DIRECTIVE → Count the lines in the data below that contain the string "pixel", with case counting, and reply with the number alone.

INFORMATION GIVEN →
----

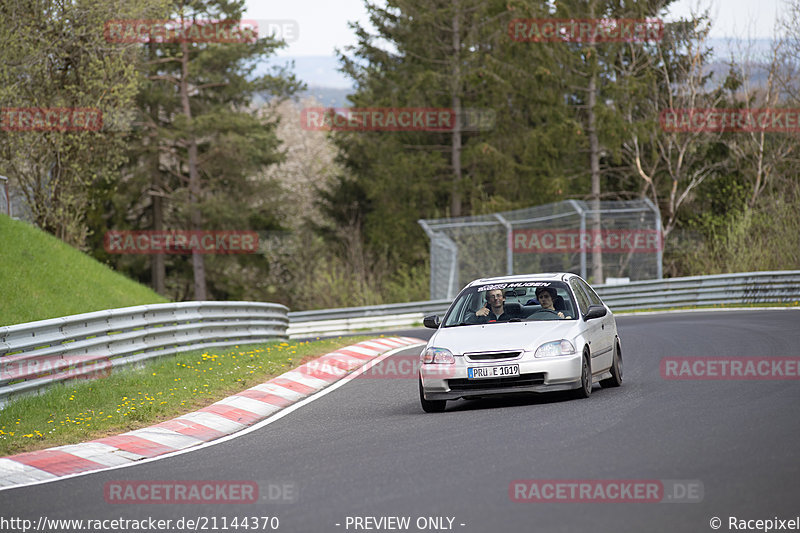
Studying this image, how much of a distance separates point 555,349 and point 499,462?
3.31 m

----

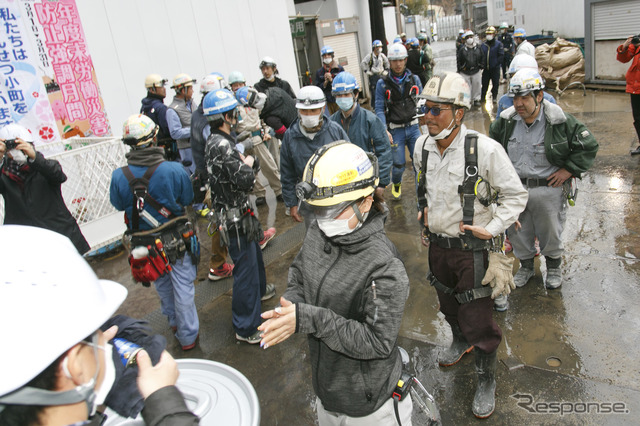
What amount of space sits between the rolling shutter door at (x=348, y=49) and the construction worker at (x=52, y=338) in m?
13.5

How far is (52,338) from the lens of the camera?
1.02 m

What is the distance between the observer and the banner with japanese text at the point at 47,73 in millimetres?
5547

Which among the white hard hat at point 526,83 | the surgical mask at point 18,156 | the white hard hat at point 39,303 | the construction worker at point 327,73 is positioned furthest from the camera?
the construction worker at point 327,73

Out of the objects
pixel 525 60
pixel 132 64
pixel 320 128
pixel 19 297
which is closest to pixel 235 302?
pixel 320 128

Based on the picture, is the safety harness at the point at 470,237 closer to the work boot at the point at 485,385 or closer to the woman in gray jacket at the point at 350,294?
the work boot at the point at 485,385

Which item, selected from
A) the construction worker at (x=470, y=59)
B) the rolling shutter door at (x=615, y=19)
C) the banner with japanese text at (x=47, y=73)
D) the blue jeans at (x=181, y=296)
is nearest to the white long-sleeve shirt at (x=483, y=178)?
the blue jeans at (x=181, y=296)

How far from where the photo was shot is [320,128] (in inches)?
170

----

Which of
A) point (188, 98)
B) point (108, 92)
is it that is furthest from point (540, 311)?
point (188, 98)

----

WRITTEN ANSWER → 6